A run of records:

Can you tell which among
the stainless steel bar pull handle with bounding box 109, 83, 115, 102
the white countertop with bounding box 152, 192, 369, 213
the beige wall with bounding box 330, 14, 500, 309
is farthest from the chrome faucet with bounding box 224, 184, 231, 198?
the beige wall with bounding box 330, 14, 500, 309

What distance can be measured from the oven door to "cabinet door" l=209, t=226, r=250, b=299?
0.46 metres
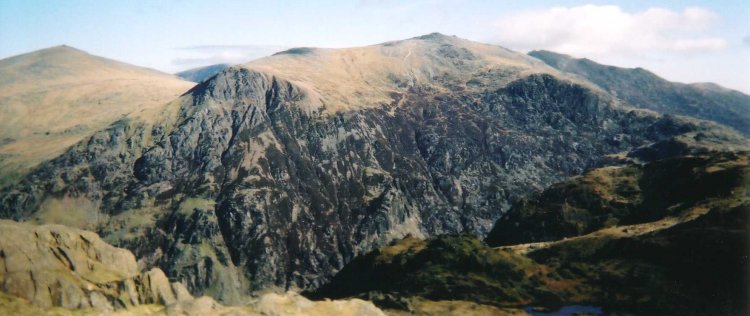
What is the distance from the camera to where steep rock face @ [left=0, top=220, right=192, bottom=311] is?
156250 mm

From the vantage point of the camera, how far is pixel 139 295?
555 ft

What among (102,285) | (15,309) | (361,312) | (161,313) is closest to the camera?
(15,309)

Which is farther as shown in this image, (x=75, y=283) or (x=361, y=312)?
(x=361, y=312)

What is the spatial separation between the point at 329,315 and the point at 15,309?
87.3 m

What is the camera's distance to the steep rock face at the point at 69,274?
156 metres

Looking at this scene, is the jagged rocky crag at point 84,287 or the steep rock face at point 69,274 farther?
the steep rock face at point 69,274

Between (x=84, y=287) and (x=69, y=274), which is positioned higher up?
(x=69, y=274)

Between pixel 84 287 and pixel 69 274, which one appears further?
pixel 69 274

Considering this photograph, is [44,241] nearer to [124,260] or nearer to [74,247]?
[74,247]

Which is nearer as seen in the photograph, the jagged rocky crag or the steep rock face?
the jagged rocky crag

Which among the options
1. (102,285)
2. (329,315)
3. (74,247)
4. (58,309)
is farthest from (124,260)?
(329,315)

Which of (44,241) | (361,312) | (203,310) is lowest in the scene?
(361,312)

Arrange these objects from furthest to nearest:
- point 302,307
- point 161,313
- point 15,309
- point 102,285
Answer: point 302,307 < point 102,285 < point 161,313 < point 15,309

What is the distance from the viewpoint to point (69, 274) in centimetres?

§ **AIM OF THE EXERCISE**
Each entry above should be reproduced exactly, with the pictures removed.

§ **ANSWER BELOW**
Can you tell which among
the stainless steel bar pull handle with bounding box 109, 83, 115, 102
the white countertop with bounding box 152, 192, 369, 213
the beige wall with bounding box 330, 14, 500, 309
is farthest from the chrome faucet with bounding box 224, 184, 231, 198?
the beige wall with bounding box 330, 14, 500, 309

What distance can be measured from the oven door to "cabinet door" l=209, t=226, r=250, b=299?
0.46 metres
What is the distance from the camera to where steep rock face @ [left=0, top=220, right=192, bottom=311] is?
156250 mm

From the vantage point of the camera, how far is pixel 139 295?
555 ft

What among (102,285) | (15,309) | (361,312) | (161,313) is closest to the camera?
(15,309)

Which is farther as shown in this image, (x=75, y=283) or (x=361, y=312)?
(x=361, y=312)

What is the spatial separation between the point at 329,315 and the point at 15,309?
87.3 m

What is the camera's distance to the steep rock face at the point at 69,274?
156 metres

Looking at this scene, is the jagged rocky crag at point 84,287 or the steep rock face at point 69,274 farther?
the steep rock face at point 69,274

Between (x=84, y=287) and (x=69, y=274), which is positioned higher up?
(x=69, y=274)

Between pixel 84 287 and pixel 69 274, which one appears further?
pixel 69 274

Considering this photograph, is [44,241] nearer to [124,260] or nearer to [74,247]?
[74,247]

Which is nearer as seen in the photograph, the jagged rocky crag or the steep rock face?
the jagged rocky crag

Which among the options
1. (102,285)
2. (329,315)
3. (74,247)
4. (58,309)
is farthest from (124,260)?
(329,315)

Which of (44,241) | (361,312) | (203,310) is lowest in the scene?
(361,312)

Arrange these objects from furthest to nearest:
- point 302,307
- point 161,313
- point 15,309
- point 102,285
Answer: point 302,307 < point 102,285 < point 161,313 < point 15,309

What is the distance from the viewpoint to point (69, 274) in centimetres?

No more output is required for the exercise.